"""

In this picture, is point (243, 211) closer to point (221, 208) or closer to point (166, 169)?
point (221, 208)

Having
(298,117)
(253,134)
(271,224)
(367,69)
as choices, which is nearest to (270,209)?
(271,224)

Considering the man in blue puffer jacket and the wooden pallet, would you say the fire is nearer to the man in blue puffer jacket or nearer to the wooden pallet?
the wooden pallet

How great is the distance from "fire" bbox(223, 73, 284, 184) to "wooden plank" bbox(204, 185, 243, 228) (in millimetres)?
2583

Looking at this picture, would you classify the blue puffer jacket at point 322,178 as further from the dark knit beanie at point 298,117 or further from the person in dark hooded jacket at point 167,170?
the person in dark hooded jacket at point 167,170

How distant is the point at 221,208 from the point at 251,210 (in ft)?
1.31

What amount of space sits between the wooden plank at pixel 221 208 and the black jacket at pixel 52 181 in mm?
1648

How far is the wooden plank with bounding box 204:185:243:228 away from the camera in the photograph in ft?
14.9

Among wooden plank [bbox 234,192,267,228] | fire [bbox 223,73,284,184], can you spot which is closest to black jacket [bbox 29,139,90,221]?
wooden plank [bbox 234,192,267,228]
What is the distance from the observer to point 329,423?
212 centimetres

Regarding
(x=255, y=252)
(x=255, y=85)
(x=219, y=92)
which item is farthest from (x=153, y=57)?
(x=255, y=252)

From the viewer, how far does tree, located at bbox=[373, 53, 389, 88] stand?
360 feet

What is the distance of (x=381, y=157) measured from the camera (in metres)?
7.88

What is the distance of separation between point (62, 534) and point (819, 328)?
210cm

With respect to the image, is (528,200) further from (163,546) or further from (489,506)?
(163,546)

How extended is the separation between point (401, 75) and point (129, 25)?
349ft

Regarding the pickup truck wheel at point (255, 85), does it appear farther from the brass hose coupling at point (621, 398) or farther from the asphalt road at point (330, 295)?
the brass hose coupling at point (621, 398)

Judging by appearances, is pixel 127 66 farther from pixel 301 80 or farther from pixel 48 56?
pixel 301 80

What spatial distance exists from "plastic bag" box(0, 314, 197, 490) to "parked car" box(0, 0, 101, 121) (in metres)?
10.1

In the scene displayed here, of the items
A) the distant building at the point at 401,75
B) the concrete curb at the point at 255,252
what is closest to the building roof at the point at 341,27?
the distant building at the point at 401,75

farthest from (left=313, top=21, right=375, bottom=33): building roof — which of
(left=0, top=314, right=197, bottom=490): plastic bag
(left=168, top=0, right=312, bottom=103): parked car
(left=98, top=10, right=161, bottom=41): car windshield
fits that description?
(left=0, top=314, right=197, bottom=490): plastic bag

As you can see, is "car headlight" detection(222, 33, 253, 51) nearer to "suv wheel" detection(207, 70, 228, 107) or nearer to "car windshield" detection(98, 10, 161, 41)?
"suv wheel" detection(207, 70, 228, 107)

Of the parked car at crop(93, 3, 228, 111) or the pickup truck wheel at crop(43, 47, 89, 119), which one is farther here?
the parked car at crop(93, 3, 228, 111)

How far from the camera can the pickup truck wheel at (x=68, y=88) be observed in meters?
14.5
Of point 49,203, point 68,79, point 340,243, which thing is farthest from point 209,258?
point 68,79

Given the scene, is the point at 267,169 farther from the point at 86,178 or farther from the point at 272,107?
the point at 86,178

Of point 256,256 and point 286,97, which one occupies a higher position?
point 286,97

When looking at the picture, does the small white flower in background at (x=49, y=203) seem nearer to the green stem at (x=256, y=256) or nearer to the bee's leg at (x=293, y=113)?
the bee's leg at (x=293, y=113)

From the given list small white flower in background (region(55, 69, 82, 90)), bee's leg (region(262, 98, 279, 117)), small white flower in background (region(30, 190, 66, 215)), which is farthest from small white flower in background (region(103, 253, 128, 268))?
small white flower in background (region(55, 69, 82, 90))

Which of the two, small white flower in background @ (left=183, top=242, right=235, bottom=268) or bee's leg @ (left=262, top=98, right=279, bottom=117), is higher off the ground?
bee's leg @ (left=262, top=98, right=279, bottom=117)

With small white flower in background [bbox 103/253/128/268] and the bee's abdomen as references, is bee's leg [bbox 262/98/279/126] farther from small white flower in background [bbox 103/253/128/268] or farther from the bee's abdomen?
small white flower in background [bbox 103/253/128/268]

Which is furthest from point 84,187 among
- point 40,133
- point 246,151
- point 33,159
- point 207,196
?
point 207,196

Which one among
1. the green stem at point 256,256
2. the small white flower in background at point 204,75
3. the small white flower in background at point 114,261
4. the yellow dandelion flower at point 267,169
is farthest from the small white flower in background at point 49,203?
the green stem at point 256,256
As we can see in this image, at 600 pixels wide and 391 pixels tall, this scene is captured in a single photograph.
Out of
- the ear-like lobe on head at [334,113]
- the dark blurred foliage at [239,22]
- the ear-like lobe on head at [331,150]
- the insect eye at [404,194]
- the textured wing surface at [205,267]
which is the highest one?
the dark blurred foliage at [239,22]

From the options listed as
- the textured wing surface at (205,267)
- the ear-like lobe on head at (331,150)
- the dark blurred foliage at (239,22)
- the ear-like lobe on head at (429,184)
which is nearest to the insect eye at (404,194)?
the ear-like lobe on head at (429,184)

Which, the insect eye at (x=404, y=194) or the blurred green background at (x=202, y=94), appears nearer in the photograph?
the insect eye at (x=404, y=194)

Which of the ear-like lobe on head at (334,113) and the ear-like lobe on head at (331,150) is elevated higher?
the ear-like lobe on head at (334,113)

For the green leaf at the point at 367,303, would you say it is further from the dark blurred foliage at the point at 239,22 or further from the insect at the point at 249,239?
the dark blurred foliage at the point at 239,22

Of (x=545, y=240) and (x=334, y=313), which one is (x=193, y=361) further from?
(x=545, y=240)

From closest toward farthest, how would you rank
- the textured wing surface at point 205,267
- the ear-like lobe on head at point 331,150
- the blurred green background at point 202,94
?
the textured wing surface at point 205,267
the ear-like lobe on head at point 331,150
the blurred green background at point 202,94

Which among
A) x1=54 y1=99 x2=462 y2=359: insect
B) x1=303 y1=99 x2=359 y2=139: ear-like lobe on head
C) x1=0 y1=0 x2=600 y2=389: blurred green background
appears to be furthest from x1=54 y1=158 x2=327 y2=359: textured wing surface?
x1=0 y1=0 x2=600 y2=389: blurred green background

"""

### The exercise
Each record above should be output again exactly.

### Expected answer
In this picture, is point (243, 211) closer to point (221, 208) or closer to point (166, 169)?
point (221, 208)

Having
(298,117)
(253,134)
(271,224)
(367,69)
as choices, which is nearest to (270,209)?
(271,224)

Considering the man in blue puffer jacket and the wooden pallet, would you say the fire is nearer to the man in blue puffer jacket or nearer to the wooden pallet?
the wooden pallet

How great is the distance from "fire" bbox(223, 73, 284, 184) to "wooden plank" bbox(204, 185, 243, 228) (in millimetres)?
2583

Looking at this picture, would you classify the blue puffer jacket at point 322,178 as further from the dark knit beanie at point 298,117 or further from the person in dark hooded jacket at point 167,170?
the person in dark hooded jacket at point 167,170

How distant is the point at 221,208 from the point at 251,210 (in ft)?
1.31

What amount of space sits between the wooden plank at pixel 221 208 and the black jacket at pixel 52 181 in mm?
1648

How far is the wooden plank with bounding box 204:185:243:228 away from the camera in the photograph in ft?
14.9

Among wooden plank [bbox 234,192,267,228] | fire [bbox 223,73,284,184], can you spot which is closest to black jacket [bbox 29,139,90,221]?
wooden plank [bbox 234,192,267,228]
What is the distance from the observer to point 329,423?
212 centimetres

Regarding
(x=255, y=252)
(x=255, y=85)
(x=219, y=92)
which item is farthest from (x=153, y=57)?
(x=255, y=252)

From the viewer, how far does tree, located at bbox=[373, 53, 389, 88] stand?
360 feet

What is the distance of (x=381, y=157) measured from the camera (in metres)?
7.88

What is the distance of separation between point (62, 534) and point (819, 328)?
210cm

With respect to the image, is (528,200) further from (163,546) or further from (489,506)?
(163,546)

How extended is the separation between point (401, 75) and point (129, 25)?
349ft

Regarding the pickup truck wheel at point (255, 85), does it appear farther from the brass hose coupling at point (621, 398) or farther from the asphalt road at point (330, 295)?
the brass hose coupling at point (621, 398)

Judging by appearances, is pixel 127 66 farther from pixel 301 80 or farther from pixel 48 56?
pixel 301 80

What spatial distance exists from "plastic bag" box(0, 314, 197, 490) to "parked car" box(0, 0, 101, 121) (in metres)?
10.1

In the scene displayed here, of the items
A) the distant building at the point at 401,75
B) the concrete curb at the point at 255,252
what is closest to the building roof at the point at 341,27?
the distant building at the point at 401,75

farthest from (left=313, top=21, right=375, bottom=33): building roof — which of
(left=0, top=314, right=197, bottom=490): plastic bag
(left=168, top=0, right=312, bottom=103): parked car
(left=98, top=10, right=161, bottom=41): car windshield
fits that description?
(left=0, top=314, right=197, bottom=490): plastic bag

As you can see, is "car headlight" detection(222, 33, 253, 51) nearer to "suv wheel" detection(207, 70, 228, 107) or nearer to "car windshield" detection(98, 10, 161, 41)?
"suv wheel" detection(207, 70, 228, 107)

Of the parked car at crop(93, 3, 228, 111) or the pickup truck wheel at crop(43, 47, 89, 119), which one is farther here?
the parked car at crop(93, 3, 228, 111)

How far from the camera can the pickup truck wheel at (x=68, y=88) be observed in meters?
14.5
Of point 49,203, point 68,79, point 340,243, which thing is farthest from point 209,258?
point 68,79

Given the scene, is the point at 267,169 farther from the point at 86,178 or farther from the point at 272,107?
the point at 86,178

Of point 256,256 and point 286,97, which one occupies a higher position?
point 286,97

When looking at the picture, does the small white flower in background at (x=49, y=203) seem nearer to the green stem at (x=256, y=256) or nearer to the bee's leg at (x=293, y=113)?
the bee's leg at (x=293, y=113)

From the given list small white flower in background (region(55, 69, 82, 90)), bee's leg (region(262, 98, 279, 117)), small white flower in background (region(30, 190, 66, 215)), which is farthest from small white flower in background (region(103, 253, 128, 268))?
small white flower in background (region(55, 69, 82, 90))

Which of the two, small white flower in background @ (left=183, top=242, right=235, bottom=268) or bee's leg @ (left=262, top=98, right=279, bottom=117), is higher off the ground?
bee's leg @ (left=262, top=98, right=279, bottom=117)

With small white flower in background [bbox 103/253/128/268] and the bee's abdomen as references, is bee's leg [bbox 262/98/279/126] farther from small white flower in background [bbox 103/253/128/268] or farther from the bee's abdomen?
small white flower in background [bbox 103/253/128/268]

Which is furthest from point 84,187 among
- point 40,133
- point 246,151
- point 33,159
- point 207,196
?
point 207,196

Which one among
1. the green stem at point 256,256
2. the small white flower in background at point 204,75
3. the small white flower in background at point 114,261
4. the yellow dandelion flower at point 267,169
is farthest from the small white flower in background at point 49,203?
the green stem at point 256,256
As we can see in this image, at 600 pixels wide and 391 pixels tall, this scene is captured in a single photograph.
Out of
- the ear-like lobe on head at [334,113]
- the dark blurred foliage at [239,22]
- the ear-like lobe on head at [331,150]
- the insect eye at [404,194]
- the textured wing surface at [205,267]
which is the highest one?
the dark blurred foliage at [239,22]

From the options listed as
- the textured wing surface at (205,267)
- the ear-like lobe on head at (331,150)
- the dark blurred foliage at (239,22)
- the ear-like lobe on head at (429,184)
which is nearest to the insect eye at (404,194)?
the ear-like lobe on head at (429,184)

Which, the insect eye at (x=404, y=194) or the blurred green background at (x=202, y=94), appears nearer in the photograph?
the insect eye at (x=404, y=194)

Which of the ear-like lobe on head at (334,113) and the ear-like lobe on head at (331,150) is elevated higher?
the ear-like lobe on head at (334,113)

For the green leaf at the point at 367,303, would you say it is further from the dark blurred foliage at the point at 239,22 or further from the insect at the point at 249,239?
the dark blurred foliage at the point at 239,22

Of (x=545, y=240) and (x=334, y=313), which one is (x=193, y=361) further from?
(x=545, y=240)

From closest toward farthest, how would you rank
- the textured wing surface at point 205,267
- the ear-like lobe on head at point 331,150
- the blurred green background at point 202,94
?
the textured wing surface at point 205,267
the ear-like lobe on head at point 331,150
the blurred green background at point 202,94

Which among
A) x1=54 y1=99 x2=462 y2=359: insect
B) x1=303 y1=99 x2=359 y2=139: ear-like lobe on head
C) x1=0 y1=0 x2=600 y2=389: blurred green background
appears to be furthest from x1=54 y1=158 x2=327 y2=359: textured wing surface?
x1=0 y1=0 x2=600 y2=389: blurred green background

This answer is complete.